#### Exercise requirements:
List every line of the records that contains the string "viewer".

Entries on spatial positioning
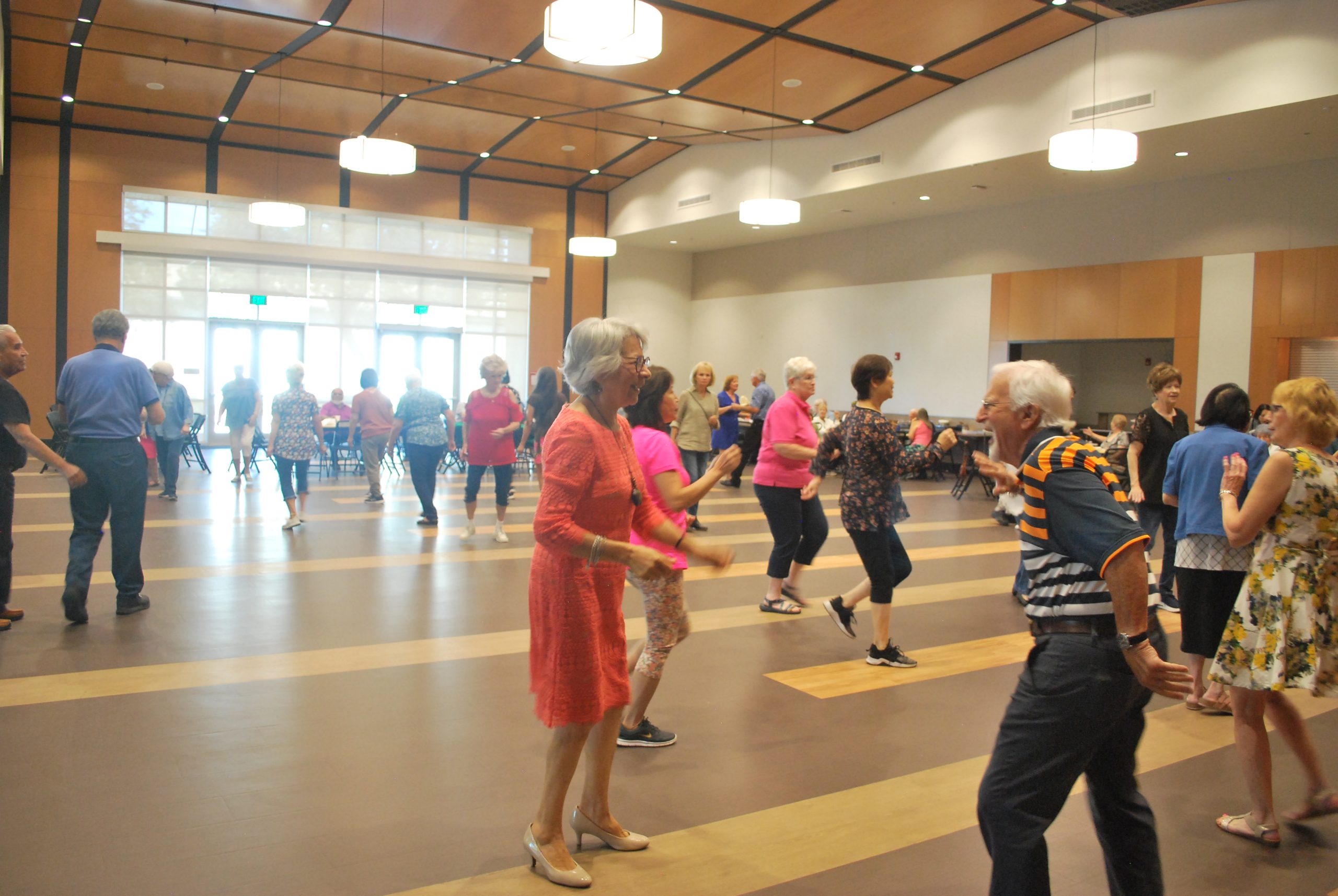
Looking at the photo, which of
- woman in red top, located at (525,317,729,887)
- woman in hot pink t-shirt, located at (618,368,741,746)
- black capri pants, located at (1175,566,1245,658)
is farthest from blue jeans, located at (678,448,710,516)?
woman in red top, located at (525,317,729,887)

--

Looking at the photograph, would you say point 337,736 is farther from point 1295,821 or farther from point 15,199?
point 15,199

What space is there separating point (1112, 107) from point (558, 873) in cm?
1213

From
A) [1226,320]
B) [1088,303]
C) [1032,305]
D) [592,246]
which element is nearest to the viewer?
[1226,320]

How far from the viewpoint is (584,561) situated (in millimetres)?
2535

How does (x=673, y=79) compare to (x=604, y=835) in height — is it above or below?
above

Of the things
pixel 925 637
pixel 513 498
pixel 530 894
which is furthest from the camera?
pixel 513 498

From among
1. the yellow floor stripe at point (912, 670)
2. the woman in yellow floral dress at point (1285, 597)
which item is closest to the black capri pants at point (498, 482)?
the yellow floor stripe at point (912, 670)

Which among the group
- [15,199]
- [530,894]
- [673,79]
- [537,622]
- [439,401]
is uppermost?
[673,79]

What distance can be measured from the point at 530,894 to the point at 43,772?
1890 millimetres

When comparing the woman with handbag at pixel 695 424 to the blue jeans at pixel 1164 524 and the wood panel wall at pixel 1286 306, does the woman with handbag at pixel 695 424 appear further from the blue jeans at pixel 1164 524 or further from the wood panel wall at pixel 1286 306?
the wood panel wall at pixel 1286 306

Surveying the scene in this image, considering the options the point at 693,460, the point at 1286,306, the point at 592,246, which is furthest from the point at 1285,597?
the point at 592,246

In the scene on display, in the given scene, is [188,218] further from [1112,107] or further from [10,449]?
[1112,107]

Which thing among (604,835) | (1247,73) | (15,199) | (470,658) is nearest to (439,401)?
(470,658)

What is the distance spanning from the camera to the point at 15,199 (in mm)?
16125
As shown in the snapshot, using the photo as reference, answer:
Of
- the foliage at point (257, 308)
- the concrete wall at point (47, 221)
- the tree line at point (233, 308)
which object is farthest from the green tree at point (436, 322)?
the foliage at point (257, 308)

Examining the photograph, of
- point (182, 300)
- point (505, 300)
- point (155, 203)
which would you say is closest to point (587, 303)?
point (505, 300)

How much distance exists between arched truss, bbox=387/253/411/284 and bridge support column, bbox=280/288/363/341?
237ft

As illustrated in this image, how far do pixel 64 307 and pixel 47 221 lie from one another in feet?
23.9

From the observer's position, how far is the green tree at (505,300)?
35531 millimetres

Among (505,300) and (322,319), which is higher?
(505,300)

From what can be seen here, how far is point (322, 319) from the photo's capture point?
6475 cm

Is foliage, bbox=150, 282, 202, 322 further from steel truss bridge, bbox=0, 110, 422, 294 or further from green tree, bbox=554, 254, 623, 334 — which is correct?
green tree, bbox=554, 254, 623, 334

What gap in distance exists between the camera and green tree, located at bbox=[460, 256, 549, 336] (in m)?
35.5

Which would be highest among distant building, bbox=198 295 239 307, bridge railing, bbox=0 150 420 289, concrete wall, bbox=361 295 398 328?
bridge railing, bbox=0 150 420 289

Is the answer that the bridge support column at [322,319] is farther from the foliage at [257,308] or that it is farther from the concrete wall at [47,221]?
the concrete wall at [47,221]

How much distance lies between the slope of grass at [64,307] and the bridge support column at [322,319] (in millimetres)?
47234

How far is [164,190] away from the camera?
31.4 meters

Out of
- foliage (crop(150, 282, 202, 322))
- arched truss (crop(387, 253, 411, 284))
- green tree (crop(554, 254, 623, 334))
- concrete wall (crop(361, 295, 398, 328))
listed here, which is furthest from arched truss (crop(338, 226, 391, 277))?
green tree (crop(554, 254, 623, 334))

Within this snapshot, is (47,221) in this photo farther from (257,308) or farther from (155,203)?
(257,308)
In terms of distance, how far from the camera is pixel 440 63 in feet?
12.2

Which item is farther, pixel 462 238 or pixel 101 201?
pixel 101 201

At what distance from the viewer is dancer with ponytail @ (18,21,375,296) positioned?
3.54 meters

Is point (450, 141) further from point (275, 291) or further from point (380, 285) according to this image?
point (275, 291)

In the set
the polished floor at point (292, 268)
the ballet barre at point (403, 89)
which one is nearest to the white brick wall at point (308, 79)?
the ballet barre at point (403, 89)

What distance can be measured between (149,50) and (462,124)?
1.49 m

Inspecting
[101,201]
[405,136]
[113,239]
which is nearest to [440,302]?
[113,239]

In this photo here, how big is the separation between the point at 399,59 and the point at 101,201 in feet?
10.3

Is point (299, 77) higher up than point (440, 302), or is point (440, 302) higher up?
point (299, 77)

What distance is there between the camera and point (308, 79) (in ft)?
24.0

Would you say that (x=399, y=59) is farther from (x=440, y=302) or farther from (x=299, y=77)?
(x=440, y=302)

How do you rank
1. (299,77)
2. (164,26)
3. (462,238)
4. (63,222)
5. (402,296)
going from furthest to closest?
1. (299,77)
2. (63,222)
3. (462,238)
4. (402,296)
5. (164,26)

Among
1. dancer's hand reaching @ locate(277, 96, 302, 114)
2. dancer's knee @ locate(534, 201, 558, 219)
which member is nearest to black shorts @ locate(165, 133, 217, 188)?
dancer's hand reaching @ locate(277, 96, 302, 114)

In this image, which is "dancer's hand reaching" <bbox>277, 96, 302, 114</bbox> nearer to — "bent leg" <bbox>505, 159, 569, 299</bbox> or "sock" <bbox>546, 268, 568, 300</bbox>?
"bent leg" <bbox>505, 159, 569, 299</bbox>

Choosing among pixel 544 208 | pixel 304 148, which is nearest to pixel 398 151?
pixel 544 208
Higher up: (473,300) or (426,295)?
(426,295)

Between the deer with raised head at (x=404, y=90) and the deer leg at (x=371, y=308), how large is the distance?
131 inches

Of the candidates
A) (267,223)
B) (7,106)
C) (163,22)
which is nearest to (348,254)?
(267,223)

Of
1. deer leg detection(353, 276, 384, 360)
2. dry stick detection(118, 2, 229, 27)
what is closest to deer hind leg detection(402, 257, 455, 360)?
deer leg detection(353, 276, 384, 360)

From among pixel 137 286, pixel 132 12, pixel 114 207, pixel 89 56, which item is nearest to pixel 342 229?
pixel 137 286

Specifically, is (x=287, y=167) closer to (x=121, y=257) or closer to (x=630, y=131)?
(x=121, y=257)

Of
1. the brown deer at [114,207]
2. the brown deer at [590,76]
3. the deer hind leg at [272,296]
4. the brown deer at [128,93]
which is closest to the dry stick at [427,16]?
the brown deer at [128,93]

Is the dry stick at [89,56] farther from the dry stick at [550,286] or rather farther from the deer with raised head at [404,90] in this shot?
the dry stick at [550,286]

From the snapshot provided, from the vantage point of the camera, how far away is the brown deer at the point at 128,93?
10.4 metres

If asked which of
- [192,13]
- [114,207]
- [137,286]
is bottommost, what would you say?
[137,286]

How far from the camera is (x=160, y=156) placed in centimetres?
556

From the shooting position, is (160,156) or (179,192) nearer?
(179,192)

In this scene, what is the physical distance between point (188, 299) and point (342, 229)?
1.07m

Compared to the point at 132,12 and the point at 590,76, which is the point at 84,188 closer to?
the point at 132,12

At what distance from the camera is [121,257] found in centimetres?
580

* * *

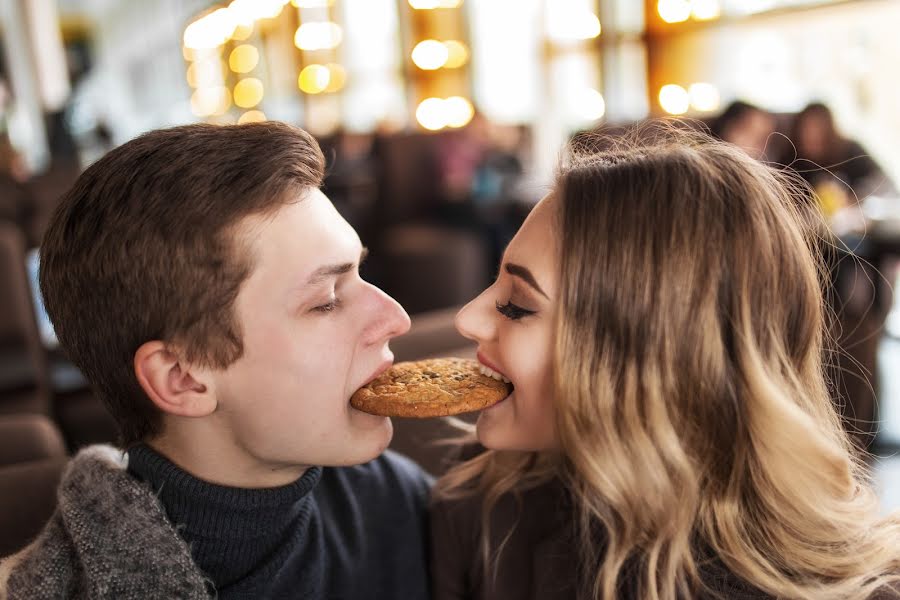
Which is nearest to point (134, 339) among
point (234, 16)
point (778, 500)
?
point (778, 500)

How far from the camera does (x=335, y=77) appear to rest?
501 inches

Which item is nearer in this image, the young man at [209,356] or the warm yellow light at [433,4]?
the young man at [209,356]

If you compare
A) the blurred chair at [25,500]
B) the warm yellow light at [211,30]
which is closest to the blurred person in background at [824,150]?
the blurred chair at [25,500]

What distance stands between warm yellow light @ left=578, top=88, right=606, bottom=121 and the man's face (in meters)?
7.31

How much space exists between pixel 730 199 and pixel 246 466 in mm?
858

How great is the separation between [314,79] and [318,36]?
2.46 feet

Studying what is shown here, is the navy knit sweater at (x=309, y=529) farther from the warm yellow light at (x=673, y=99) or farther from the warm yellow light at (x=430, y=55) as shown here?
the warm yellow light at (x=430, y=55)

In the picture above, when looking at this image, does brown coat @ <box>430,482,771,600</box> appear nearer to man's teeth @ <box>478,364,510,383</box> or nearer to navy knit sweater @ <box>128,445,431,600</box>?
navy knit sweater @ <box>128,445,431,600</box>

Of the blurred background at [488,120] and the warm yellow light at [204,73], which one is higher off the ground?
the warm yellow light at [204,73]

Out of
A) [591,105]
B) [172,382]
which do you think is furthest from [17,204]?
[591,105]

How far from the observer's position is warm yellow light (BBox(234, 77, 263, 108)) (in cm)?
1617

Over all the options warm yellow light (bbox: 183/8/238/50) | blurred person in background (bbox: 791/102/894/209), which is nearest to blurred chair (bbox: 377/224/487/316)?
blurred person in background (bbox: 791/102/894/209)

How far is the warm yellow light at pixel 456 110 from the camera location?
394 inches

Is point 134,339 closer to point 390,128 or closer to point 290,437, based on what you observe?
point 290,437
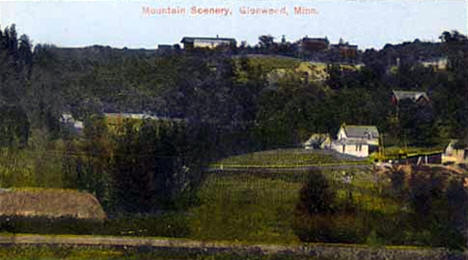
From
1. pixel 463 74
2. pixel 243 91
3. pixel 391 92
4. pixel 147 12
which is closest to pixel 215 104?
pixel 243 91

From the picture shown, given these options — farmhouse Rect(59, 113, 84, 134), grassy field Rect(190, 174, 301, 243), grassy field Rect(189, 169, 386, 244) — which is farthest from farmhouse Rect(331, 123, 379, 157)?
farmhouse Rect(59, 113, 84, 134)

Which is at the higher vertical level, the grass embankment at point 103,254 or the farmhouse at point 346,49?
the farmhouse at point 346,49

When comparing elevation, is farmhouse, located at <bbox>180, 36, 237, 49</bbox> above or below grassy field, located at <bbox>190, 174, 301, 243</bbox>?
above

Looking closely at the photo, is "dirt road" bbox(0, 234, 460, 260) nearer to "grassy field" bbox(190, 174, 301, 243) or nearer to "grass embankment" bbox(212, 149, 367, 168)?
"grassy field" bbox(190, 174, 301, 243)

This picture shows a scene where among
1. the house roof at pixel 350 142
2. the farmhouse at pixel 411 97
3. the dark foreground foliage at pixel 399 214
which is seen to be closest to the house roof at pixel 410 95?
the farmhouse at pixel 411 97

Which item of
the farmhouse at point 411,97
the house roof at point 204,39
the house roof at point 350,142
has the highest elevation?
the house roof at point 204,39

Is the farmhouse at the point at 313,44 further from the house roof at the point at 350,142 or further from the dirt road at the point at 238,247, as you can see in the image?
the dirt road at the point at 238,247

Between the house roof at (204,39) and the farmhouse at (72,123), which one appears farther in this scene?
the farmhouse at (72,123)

#### Written solution:
which element is nearest to the viewer?
At what distance from the viewer is dancer with ponytail @ (18,21,375,296) positioned?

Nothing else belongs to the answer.